**DA FARE**:
A. Riproduci fedelmente il passo del brano su Spike Lee che va da "1. LOLA DARLING" a "è alla lettera).".
B. Rispondi a queste domande sul brano su Spike Lee:
(i) Quante sequenze vengono proposte?
(ii) In che anno è uscito Lola Darling?
(iii) Dai canoni di quale filone si emancipa il cinema afroamericano?

Di seguito vi proponiamo 10 sequenze imprescindibili, e non di rado rappresentative del suo stile e della matrice del suo cinema.

1. LOLA DARLING (She's Gonna Have It, 1986) - « Set this Bitch on Fire!»

Spike Lee confeziona un'anti-favola dove a trionfare non è il lieto fine, sancito da una tradizione culturale e morale distante dalle esigenze concrete delle persone, ma il desiderio di libertà, di indipendenza morale e sociale di una donna e l'esigenza di avere il controllo sulla propria vita e sul proprio corpo. Il cinema afroamericano fa scalpore, conquista una nuova ribalta e nuova estetica, si emancipa dai canoni della blaxploitation. E Lee dà voce per la prima volta, nel suo esordio, a un talento decisamente sregolato e incendiario (questa scena, incendiaria, lo è alla lettera).

**INFORMAZIONI ESTRATTE**:

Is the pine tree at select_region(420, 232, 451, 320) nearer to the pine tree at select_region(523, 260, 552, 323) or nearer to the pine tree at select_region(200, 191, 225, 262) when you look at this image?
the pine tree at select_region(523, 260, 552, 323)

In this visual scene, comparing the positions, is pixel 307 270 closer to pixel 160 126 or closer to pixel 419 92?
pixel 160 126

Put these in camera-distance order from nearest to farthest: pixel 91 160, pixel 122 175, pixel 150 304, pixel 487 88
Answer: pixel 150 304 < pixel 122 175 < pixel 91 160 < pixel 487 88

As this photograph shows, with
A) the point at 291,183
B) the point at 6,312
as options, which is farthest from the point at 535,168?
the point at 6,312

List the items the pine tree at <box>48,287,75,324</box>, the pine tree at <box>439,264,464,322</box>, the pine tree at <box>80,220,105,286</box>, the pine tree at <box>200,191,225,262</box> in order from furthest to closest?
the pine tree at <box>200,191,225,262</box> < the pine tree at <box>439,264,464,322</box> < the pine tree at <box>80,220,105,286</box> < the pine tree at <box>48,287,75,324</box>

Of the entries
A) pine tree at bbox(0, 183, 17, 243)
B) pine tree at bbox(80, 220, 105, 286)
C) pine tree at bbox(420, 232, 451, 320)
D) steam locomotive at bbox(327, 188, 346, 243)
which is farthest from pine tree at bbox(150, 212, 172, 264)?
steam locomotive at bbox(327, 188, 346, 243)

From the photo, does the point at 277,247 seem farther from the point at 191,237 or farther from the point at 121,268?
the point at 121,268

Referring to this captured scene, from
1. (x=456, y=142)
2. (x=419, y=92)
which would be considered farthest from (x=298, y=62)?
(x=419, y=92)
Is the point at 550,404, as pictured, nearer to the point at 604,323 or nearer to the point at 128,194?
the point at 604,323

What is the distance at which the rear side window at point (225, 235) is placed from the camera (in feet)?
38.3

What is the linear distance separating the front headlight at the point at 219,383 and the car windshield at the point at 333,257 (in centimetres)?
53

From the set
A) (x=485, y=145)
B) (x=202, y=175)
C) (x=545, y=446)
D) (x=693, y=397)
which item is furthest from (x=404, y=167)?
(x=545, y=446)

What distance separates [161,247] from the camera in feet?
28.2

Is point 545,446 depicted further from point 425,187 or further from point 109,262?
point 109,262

**RISPOSTE IN ORDINE**:
A.
1. LOLA DARLING (She's Gonna Have It, 1986) - « Set this Bitch on Fire!»

Spike Lee confeziona un'anti-favola dove a trionfare non è il lieto fine, sancito da una tradizione culturale e morale distante dalle esigenze concrete delle persone, ma il desiderio di libertà, di indipendenza morale e sociale di una donna e l'esigenza di avere il controllo sulla propria vita e sul proprio corpo. Il cinema afroamericano fa scalpore, conquista una nuova ribalta e nuova estetica, si emancipa dai canoni della blaxploitation. E Lee dà voce per la prima volta, nel suo esordio, a un talento decisamente sregolato e incendiario (questa scena, incendiaria, lo è alla lettera).

B.
(i) 10
(ii) 1986
(iii) La blaxploitation